Technically, we have no classes anymore. But we do have exams and papers that are due this until next week. I really I have to utilize my free time to finish everything as early as possible, so that I'll have a seemingly longer sem break! :D

Philippine Contemporary Issues paper: Homosexuality
700 words to go. I've talked about the Filipino culture with regards to homosexuality and the various institutions in the society that influences it. I love it but I don't know how to conclude it. Trying to look at this issue in as many dimensions as possible to produce something that hasn't quite been written yet, something utterly DEEP. I'm a bit desperate at getting the approval of my Prof here because he's such a competent person. He wrote a note at Facebook about the structural mistakes that lead to the aggravating of situation during Ondoy. The article says a huge part of Marikina and surrounding areas (where UP should the border) should have been reservoirs only according to the frost plan of Manila in 1941. Instead, schools and commercial homes were established there. The article caught the eye of the media and is said to probably be used on TV. IMAGINE.

General Sociology: (No title yet) (Somewhat the "societal forces" that influences UP voters on why they vote or not, contrasted with Filipino voters)
Group paper, I don't like group papers. You have to wait for everyone to finish. But it's probably better in this situation because it has the usual "Four Chapters". *OH NO!* Ever since I got a barely passing grade in the exams of this subject, I've grown to dislike it. One should really never underestimate any subject with a word "General" on them. -_-

Aside from those papers, I have an exam in Philippine Institutions, orals in Gen Socio againnnnn and a paper still in Gender and Sexuality, but I'd rather go to class and see my classmates again :'( I saw my best friend in the class testerday
morning and how I missed it! Time flies. Sem is about to end. I have heard of many plans on how I'm going to spend the 3-week vacation. Hope my blog would be filled with good stories. I've also pre-enlisted some subjects already and I SWEAR next sem to never be a mediocre. Adjustment period's over. It's time to get down.

Monday, October 12, 2009

Wait no More

They say the future arrives an hour at a time.
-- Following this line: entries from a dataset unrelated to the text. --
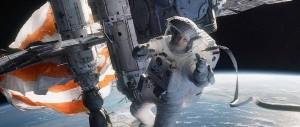 Gravity - Sandra Bullock, space station, tether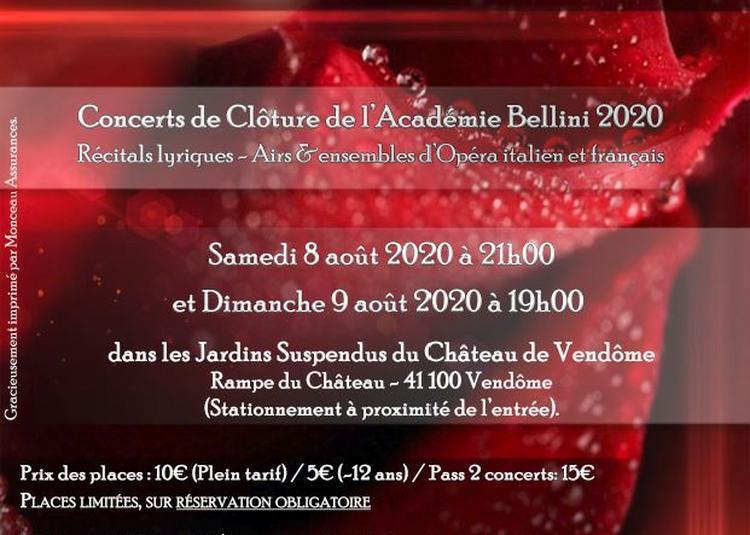 Vincenzo Bellini Belcanto Académie - Concerts de Clôture à Vendome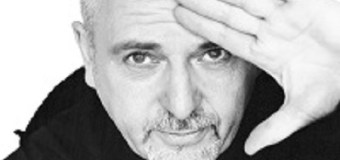 "Peter Gabriel Pays Tribute to Kofi Annan, ""Today we have suffered a great loss"""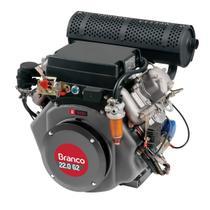 Motor A Diesel Branco BD-22.0G2 22Cv 870cc Partida Elétrica -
I don't know why I prefer shopping by myself if it's for myself. Guess I'm such a fitting-room person, and waiting is a hard task for anyone.. My own mother knows I tend to lose the sense of time, hydration, body pain, hunger, toilet urges, and sense of companionship when I shop with someone.. Unless it's shopping for somebody else (such as buying Christmas gifts). So most of the time I just go off alone, and so far it's better that way. On the other hand I think of people who might be fun to be with when I go shopping.. :)

***

Last Sunday my family voluntarily reunited for my younger brother's retreat ceremony. What I liked in that evening was when my Kuya and I went to the parking lot because we weren't needed in the last program. Suddenly, beside the car and underneath the stars we were talking about our plans for the future. College courses, organizations, post-graduation scenarios, our parents, work, law school, where we'll live, public involvement, companies, even marriage! So serious yet so understandable. So.. first time. In the middle of it, I wanted to interrupt him and say "Wait, let's not think about those things yet coz we're still too young." ..Maybe that's because you always see your siblings in a childhood-friend context. Then I remembered that maturity starts with the mind and it's such a poor excuse to be "young" to dismiss things. So on we went with the conversation.
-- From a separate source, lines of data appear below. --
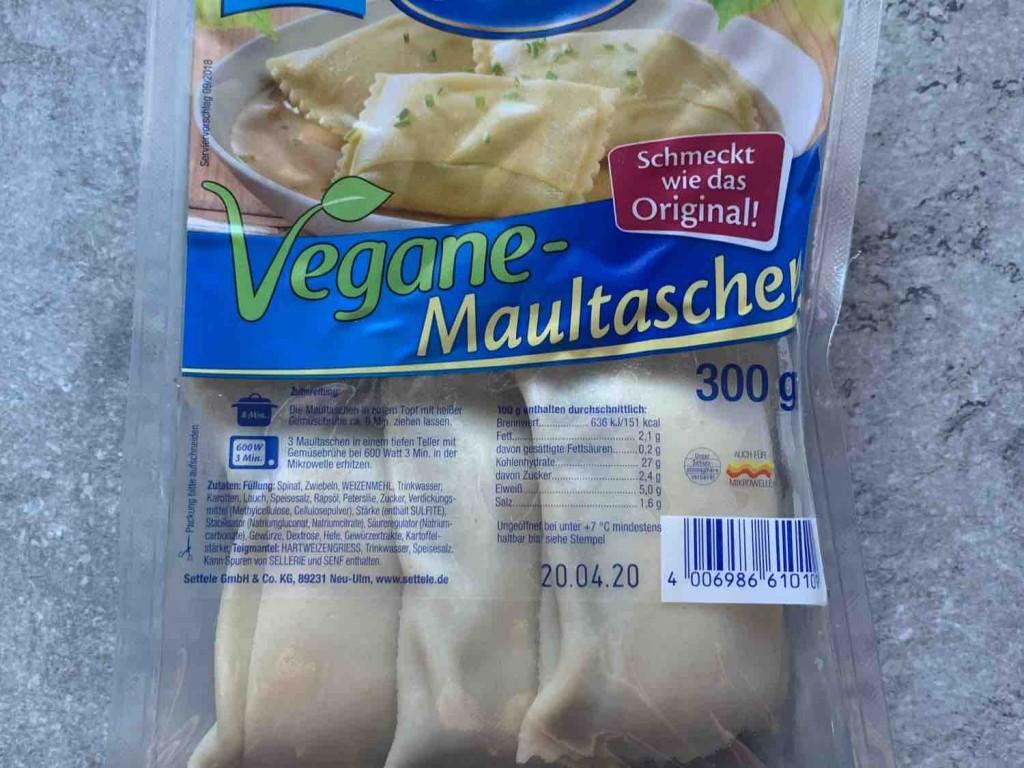 Vegane Maultaschen von Savah   Hochgeladen von: Savah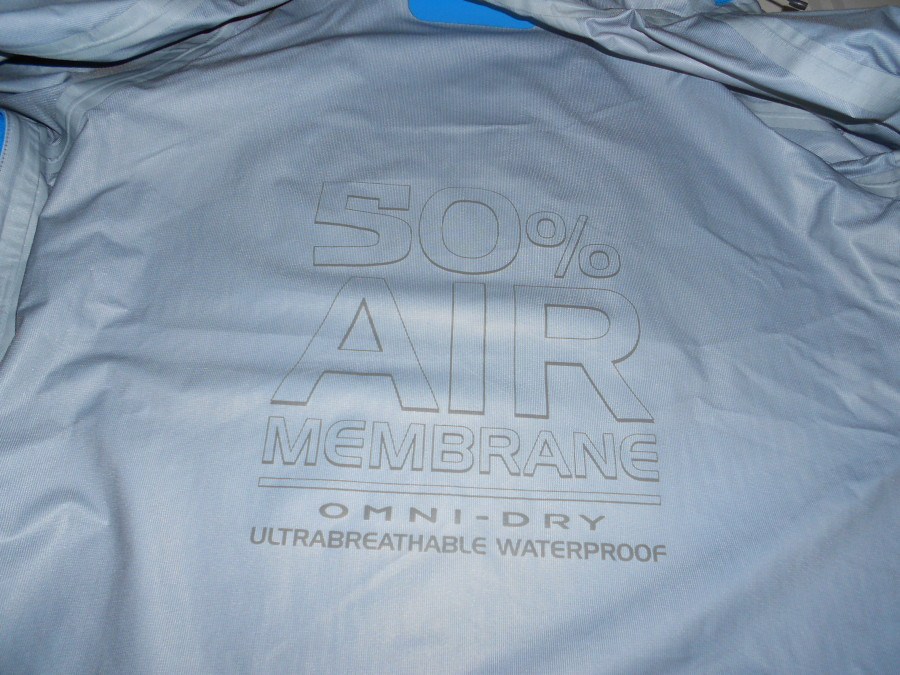 Super breathable fabric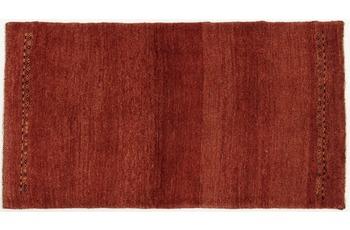 Oriental Collection Gabbeh-Teppich 80 x 146 cm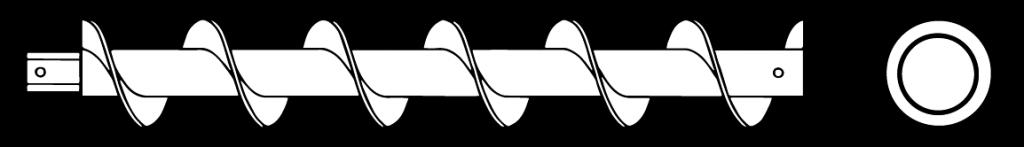Standard Auger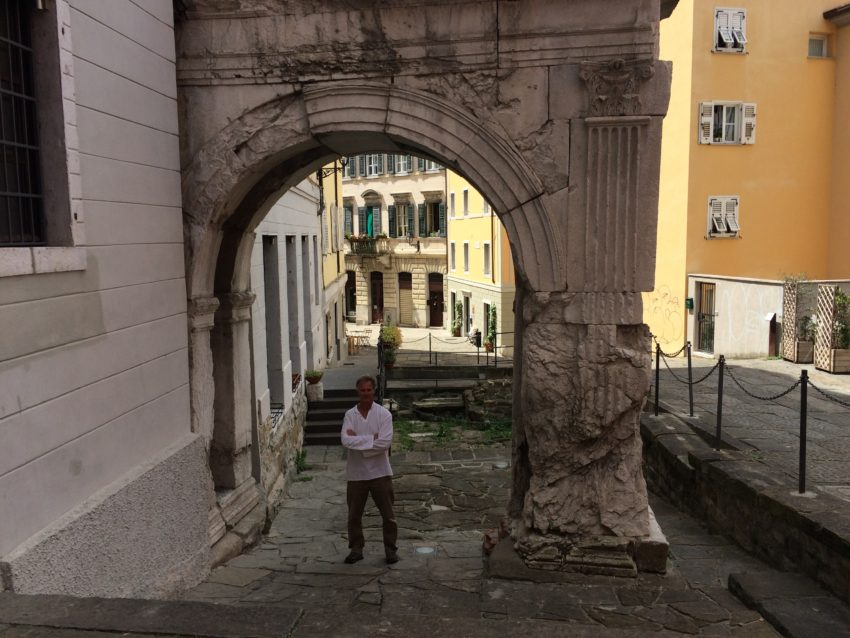 Me under the Arco di Ricardo from 33 B.C.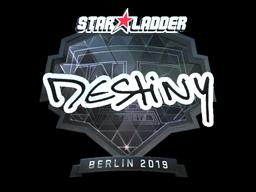 Sticker | DeStiNy (Foil) | Berlin 2019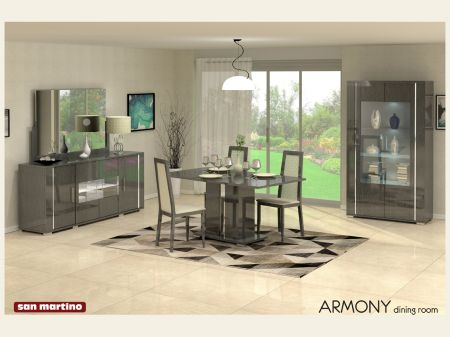 San Martino Armony Grey Extending Dining Set With 4x 'Sorrento' Chairs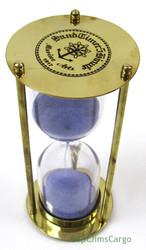 Marine Arts Brass Marine Sandglass Hourglass 5 Minute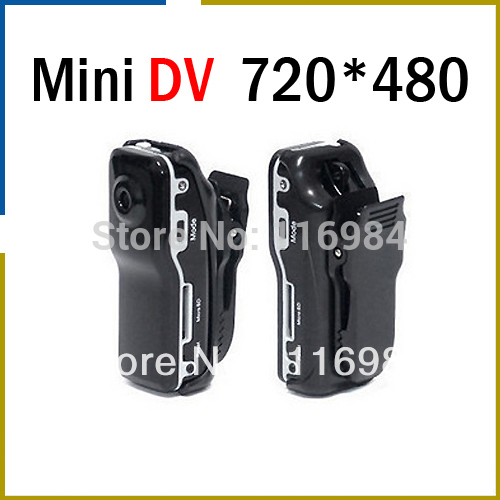 MINI MD80 DV DVR SPORTS HELMET CAM BIKE MOTORBIKE CAMERA VIDEO AUDIO RECORDER(China (Mainland))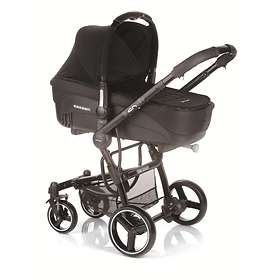 Be Cool Bandit 3 (Travel System)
Now I know that we really are aware of a lot of things.. But we are taking our time. (Hmm.. Just. Like. Shopping.)

Friday, October 9, 2009

Happy Endings

*One night and one more time! Thanks for the memories* -FOB


I have just came from our PE Cheerdance recital tonight called Dancing in September (I know it's October already, delayed by the typhoon:). We practiced a few minutes before our turn and then danced in a jiffy. After our performance, we were like screaming and hugging. It's over and it's goodbye! I really loved this class coz it taught us how to do rolls, cartwheels and lifts, which nobody knows how to do. Our last meeting as classmates brought me to the mood of gratitude for this sem, which is my first in the campus.
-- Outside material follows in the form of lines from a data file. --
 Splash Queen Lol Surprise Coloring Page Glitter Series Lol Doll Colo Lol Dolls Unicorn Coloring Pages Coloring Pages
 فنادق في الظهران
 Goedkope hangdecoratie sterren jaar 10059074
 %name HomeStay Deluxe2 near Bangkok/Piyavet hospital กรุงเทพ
Other than PE, my Wika Kasaysayan at Kultura and Gender and Sexuality classes finished this week. Last Thursday, my latter class had a mini-farewell party, we brought pizza and sodas while Sir provided the ice cream. This is the class where my group made a skit instead of a report, one was Mike Enriquez, I was Kris Aquino and my friend is Dr. Jack Q. Lero, and our Prof said in the end that it was the most commendable. =D I learned so much about sexual science in this class, met the coolest classmates too. Everybody is at ease with each other. We have really interesting stories to tell about interesting topics -- homosexuality, pornography, gender equity, attraction, love and the human anatomy. FIL 40 also finished, and I cherished that class too, those three meetings we were in the room figuring out if Ma'am will come to class. :))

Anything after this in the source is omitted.